* SHORT PROBLEM *
Every record must be repeated exactly, with no omission.

* ITEMS *
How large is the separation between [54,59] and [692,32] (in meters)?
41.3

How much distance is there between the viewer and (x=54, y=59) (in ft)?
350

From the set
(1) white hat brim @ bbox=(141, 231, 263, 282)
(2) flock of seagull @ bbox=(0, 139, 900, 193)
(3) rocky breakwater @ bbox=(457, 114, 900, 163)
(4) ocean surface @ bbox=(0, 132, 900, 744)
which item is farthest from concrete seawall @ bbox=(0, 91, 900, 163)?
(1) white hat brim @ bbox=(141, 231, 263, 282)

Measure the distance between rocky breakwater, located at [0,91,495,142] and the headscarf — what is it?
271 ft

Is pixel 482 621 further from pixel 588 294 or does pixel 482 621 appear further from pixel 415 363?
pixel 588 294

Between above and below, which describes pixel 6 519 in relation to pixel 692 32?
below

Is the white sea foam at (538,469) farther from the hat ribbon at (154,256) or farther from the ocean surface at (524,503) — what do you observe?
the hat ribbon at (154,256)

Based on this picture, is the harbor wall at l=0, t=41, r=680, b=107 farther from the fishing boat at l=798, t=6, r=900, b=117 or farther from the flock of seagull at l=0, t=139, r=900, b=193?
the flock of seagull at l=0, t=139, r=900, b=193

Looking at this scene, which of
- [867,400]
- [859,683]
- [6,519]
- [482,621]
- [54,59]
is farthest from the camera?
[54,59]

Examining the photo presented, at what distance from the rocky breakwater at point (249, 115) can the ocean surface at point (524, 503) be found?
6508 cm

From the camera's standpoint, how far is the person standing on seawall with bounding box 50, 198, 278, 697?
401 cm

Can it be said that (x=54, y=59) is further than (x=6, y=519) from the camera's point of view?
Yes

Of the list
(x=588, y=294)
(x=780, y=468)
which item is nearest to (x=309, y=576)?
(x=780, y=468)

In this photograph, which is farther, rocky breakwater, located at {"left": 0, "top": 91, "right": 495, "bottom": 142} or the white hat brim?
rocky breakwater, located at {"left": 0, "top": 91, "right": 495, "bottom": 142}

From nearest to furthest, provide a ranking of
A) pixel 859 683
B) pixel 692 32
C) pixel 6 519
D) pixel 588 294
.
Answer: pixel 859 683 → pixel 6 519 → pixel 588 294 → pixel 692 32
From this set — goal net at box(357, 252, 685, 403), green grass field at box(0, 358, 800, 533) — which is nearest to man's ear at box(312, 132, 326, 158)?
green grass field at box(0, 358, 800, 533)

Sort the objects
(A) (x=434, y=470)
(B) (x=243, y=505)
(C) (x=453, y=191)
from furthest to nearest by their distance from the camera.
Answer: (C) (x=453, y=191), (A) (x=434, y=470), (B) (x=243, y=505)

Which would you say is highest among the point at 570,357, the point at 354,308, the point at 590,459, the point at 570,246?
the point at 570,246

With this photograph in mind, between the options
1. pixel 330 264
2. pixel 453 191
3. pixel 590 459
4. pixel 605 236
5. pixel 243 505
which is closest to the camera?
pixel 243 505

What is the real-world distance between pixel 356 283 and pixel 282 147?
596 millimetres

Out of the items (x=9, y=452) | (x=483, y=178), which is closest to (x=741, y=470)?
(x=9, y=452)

* RESULT FOR THIS TASK *
How large is the separation between [54,59] and [692,32] (in meters)?
41.3

How much distance is there between the viewer and (x=54, y=59) (in ft)?
350

From the set
(1) white hat brim @ bbox=(141, 231, 263, 282)
(2) flock of seagull @ bbox=(0, 139, 900, 193)
(3) rocky breakwater @ bbox=(457, 114, 900, 163)
(4) ocean surface @ bbox=(0, 132, 900, 744)
which item is farthest from concrete seawall @ bbox=(0, 91, 900, 163)?
(1) white hat brim @ bbox=(141, 231, 263, 282)

Measure the distance between rocky breakwater, located at [0,91,495,142] and the headscarf — what is it?
271 ft

Is pixel 482 621 further from pixel 588 294 or does pixel 482 621 appear further from pixel 415 363?
pixel 588 294

Between above and below, which describes pixel 6 519 in relation to pixel 692 32?
below

Is the white sea foam at (538,469) farther from the hat ribbon at (154,256) or farther from the ocean surface at (524,503) — what do you observe?
the hat ribbon at (154,256)

Based on this picture, is the harbor wall at l=0, t=41, r=680, b=107 farther from the fishing boat at l=798, t=6, r=900, b=117 or farther from the flock of seagull at l=0, t=139, r=900, b=193?
the flock of seagull at l=0, t=139, r=900, b=193

Looking at this scene, which of
- [867,400]
- [859,683]
- [6,519]
- [482,621]
- [54,59]
is farthest from the camera?
[54,59]

Examining the photo presented, at what distance from the rocky breakwater at point (249, 115) can the ocean surface at point (524, 503) be found?
6508 cm

From the camera's standpoint, how far is the person standing on seawall with bounding box 50, 198, 278, 697?
401 cm

Can it be said that (x=54, y=59) is further than (x=6, y=519) from the camera's point of view?
Yes

Of the list
(x=588, y=294)
(x=780, y=468)
which item is nearest to (x=309, y=576)?
(x=780, y=468)

In this photograph, which is farther, rocky breakwater, located at {"left": 0, "top": 91, "right": 495, "bottom": 142} or the white hat brim?
rocky breakwater, located at {"left": 0, "top": 91, "right": 495, "bottom": 142}

From nearest to furthest, provide a ranking of
A) pixel 859 683
B) pixel 692 32
C) pixel 6 519
D) pixel 588 294
.
Answer: pixel 859 683 → pixel 6 519 → pixel 588 294 → pixel 692 32
From this set — goal net at box(357, 252, 685, 403), green grass field at box(0, 358, 800, 533) — which is nearest to man's ear at box(312, 132, 326, 158)?
green grass field at box(0, 358, 800, 533)

Sort the objects
(A) (x=434, y=470)
(B) (x=243, y=505)
(C) (x=453, y=191)
from furthest to nearest by their distance from the camera.
Answer: (C) (x=453, y=191), (A) (x=434, y=470), (B) (x=243, y=505)

Which would you say is highest among the point at 570,357, the point at 354,308, the point at 590,459, the point at 570,246?
the point at 570,246

With this photograph in mind, between the options
1. pixel 330 264
2. pixel 453 191
3. pixel 590 459
4. pixel 605 236
5. pixel 243 505
which is closest to the camera?
pixel 243 505

What is the real-world distance between pixel 356 283 and pixel 282 147?
596 millimetres

Out of the items (x=9, y=452) | (x=483, y=178), which is closest to (x=741, y=470)?
(x=9, y=452)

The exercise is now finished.